May 10, 2004NEWS
ANALYSIS
[The house Apologist says:] U.S. Must Find a Way to Move Past Images of Prison Abuse
By DAVID E. SANGER
ASHINGTON, May 9 — When President Bush travels to the Pentagon on
Monday morning for a classified briefing on the Iraq war, the subtext of
the conversation will have little to do with the commanders' latest
assessments of whether insurgents can be routed from Falluja and
Najaf.
Instead, some of Mr. Bush's senior aides conceded in conversations over
the weekend, the far larger question hanging over Mr. Bush's encounter
with his embattled secretary of defense, Donald H. Rumsfeld, and the
nation's military leaders is whether the revelations of prisoner abuse
have so undermined American political objectives for remaking Iraq that
the military challenges have suddenly become a secondary problem.
Even some of the most vociferous enthusiasts of Mr. Bush's plan to make
Iraq the cornerstone of a freer, more democratic Middle East are now
conceding privately that their early optimism has been shattered.
Just weeks ago, some of these same officials expressed cautious
confidence that once the insurgents were captured or killed, the
occupation authority would somehow stumble through the next seven weeks,
cobbling together a transitional Iraqi government and making the transfer
of sovereignty the crowning symbol of how America liberated a nation from
tyranny. But now, they say, the main issue is regaining American political
legitimacy as the power behind that transition.
With Arab television stations broadcasting images of the abused
prisoners and only snippets of Mr. Bush's vow to punish those responsible,
some of Mr. Bush's aides say they fear many ordinary Iraqis can no longer
take the risk of backing any plan that carries the American
imprimatur.
Worse, aides fear the images are becoming recruiting posters for the
insurgents. It is a problem, one senior aide said over the weekend, "that
you simply can't solve with the First Armored Division."
Another senior official, insisting on anonymity, put the ugly turn in
the American occupation more starkly. "If in the coming months Iraq looks
relatively stable and on some path to democracy, this whole issue of abuse
will be a tragic problem that was addressed and solved," he said.
But, he continued, "If the wheels come off in the next few months, then
it will be an example of how our discipline broke down, and it will be
regarded as a signpost on the road" to far worse troubles.
The question facing Mr. Bush, aides say, is a narrow one. Should he
order the release of the remaining photographs and videos — even if they
contain graphic images, as rumored, of assaults or rapes?
No matter how Mr. Bush handles the question of the graphic evidence,
the bigger issue for the war, and for his re-election campaign, is whether
he can undo the damage that the revelations have done to his broader
political goals for Iraq.
It will be months, maybe years, before anyone will know for certain
whether the image of a hooded Iraqi prisoner connected to electrical wires
that was splashed across the world's magazine covers last week will become
the symbolic image of the American occupation — the way the photograph of
a naked Vietnamese girl running from an American attack helped turn
opinion against American action in Southeast Asia.
But clearly, the prisoner abuse issue is affecting how Mr.

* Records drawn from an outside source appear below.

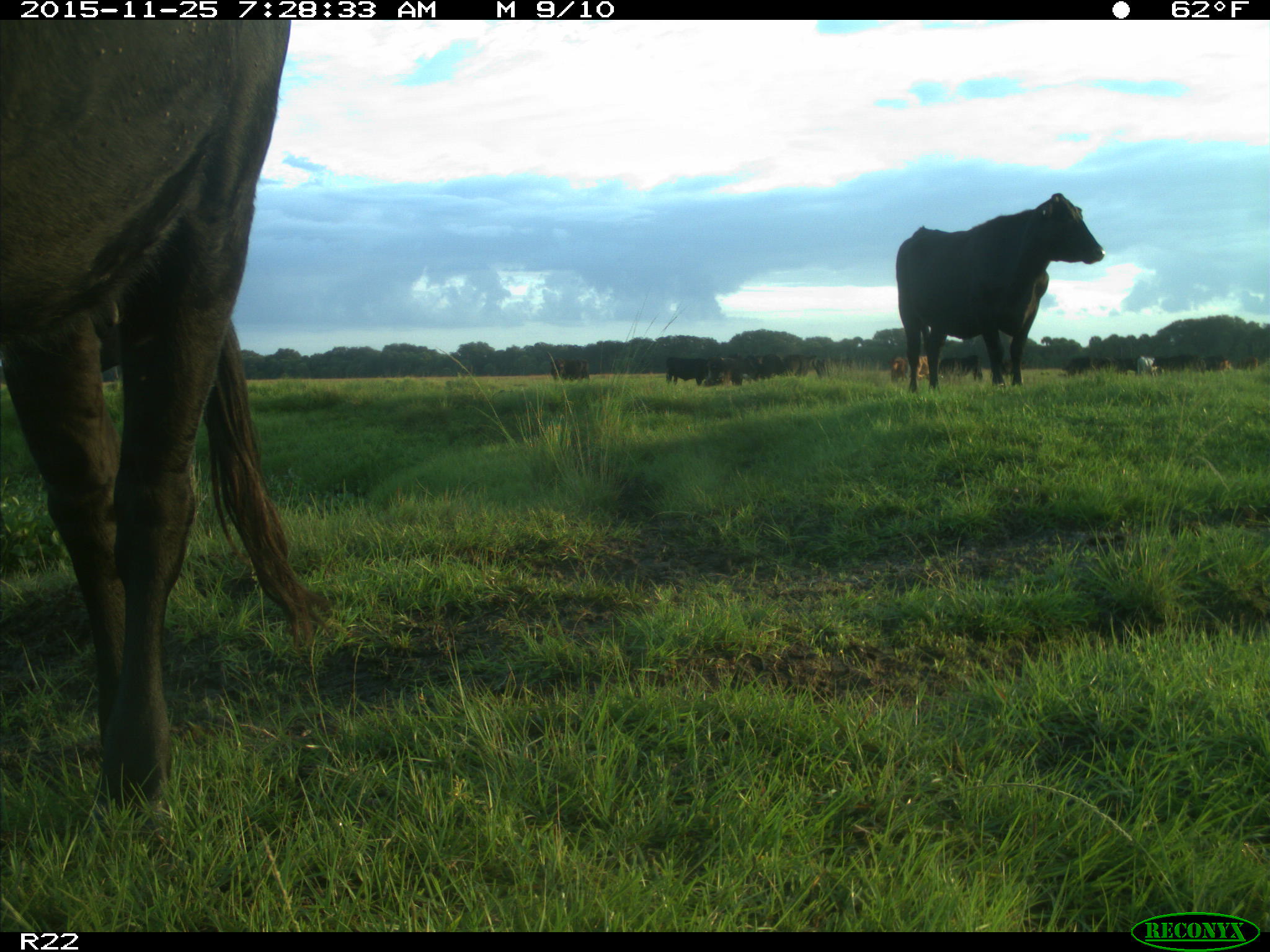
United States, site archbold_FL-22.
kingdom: Animalia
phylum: Chordata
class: Mammalia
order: Artiodactyla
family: Bovidae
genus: Bos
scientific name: Bos taurus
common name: domestic cow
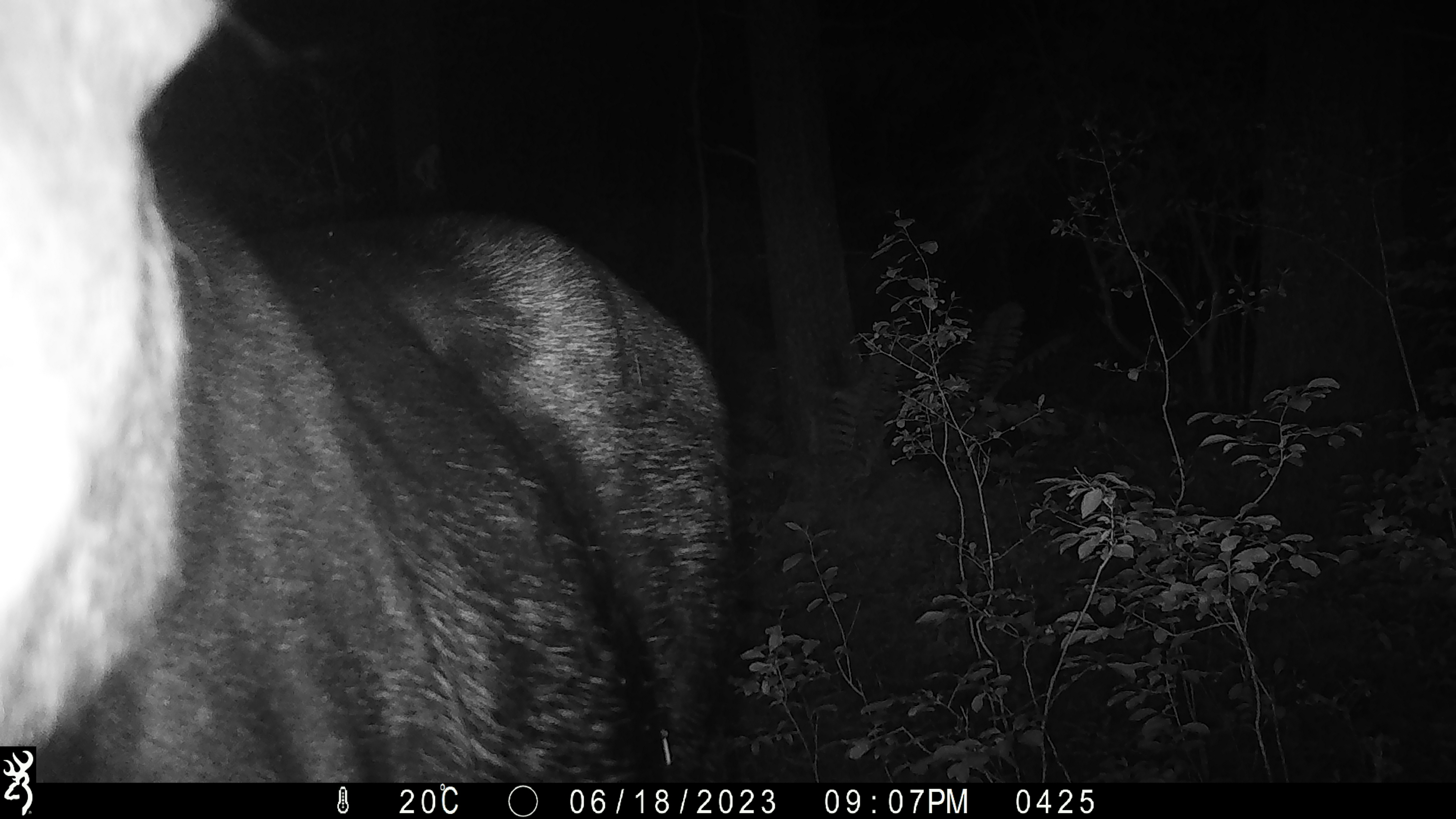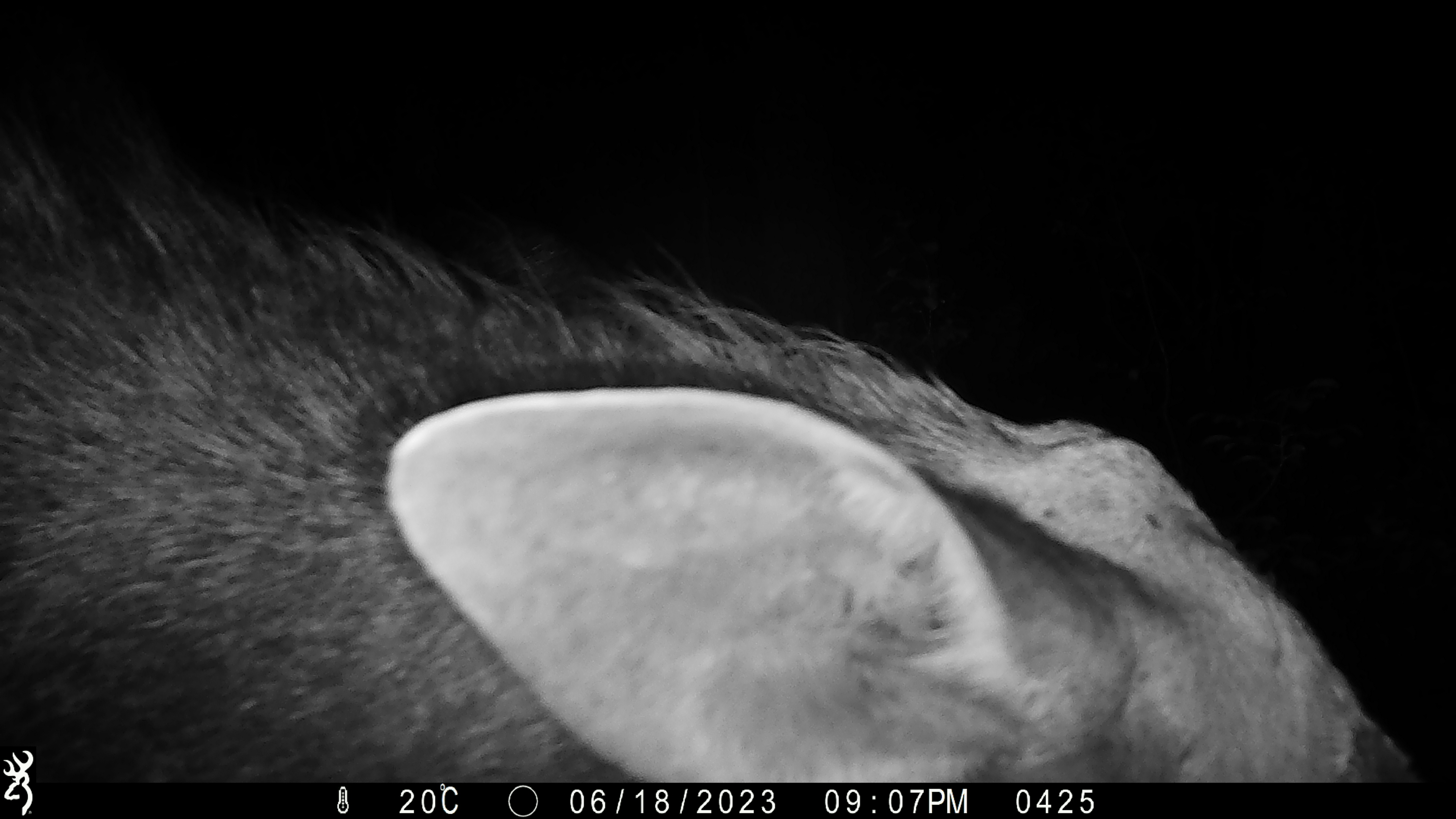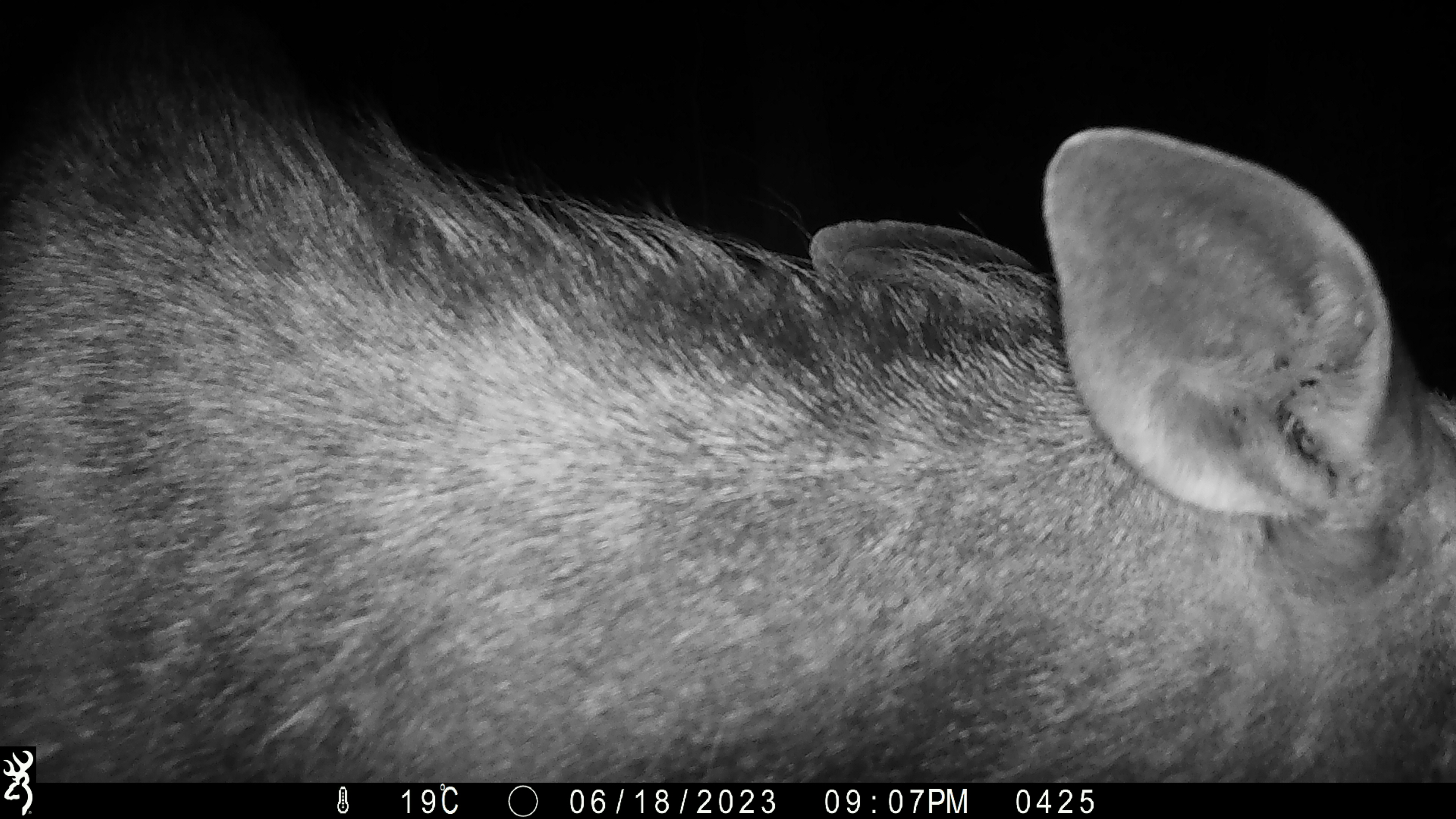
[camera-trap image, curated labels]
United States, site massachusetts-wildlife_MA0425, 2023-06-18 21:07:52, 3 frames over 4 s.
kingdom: Animalia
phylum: Chordata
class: Mammalia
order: Artiodactyla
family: Cervidae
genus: Alces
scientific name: Alces alces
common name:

Bush talks
about the liberation of Iraq. He still tells audiences, as he did in
Pittsburgh last month and Cincinnati last week, that "because of our
actions, because of the actions by our coalition, Saddam Hussein's torture
chambers are closed." But he no longer dwells on such comparisons, perhaps
mindful that Mr. Rumsfeld found himself last week rejecting any
comparisons between the prisoner abuses and the systemic use of torture at
Abu Ghraib and other prisons under Mr. Hussein's rule.
In fact, the American abuses appear more a product of poor training, a
breakdown of command authority and astoundingly bad judgment than any
premeditated plan.
One of Mr. Rumsfeld's most skilled bureaucratic opponents inside the
administration, Deputy Secretary of State Richard L. Armitage, drove the
point home on CNN last week when he said, "For many of our European
friends, what they saw on those horrible pictures is tantamount to
torture, and there are very strong views about that." He added, "In the
Arab world, there is general dismay and disgust, but in some places we
were not real popular to start with."
If Mr. Bush has a strategy for undoing that damage beyond the
television appearances he made on two Arab networks last week, White House
officials freely admit they cannot describe it.
"I'm not sure such a strategy is possible," one senior official said
late last week. "The facts are simply not with us."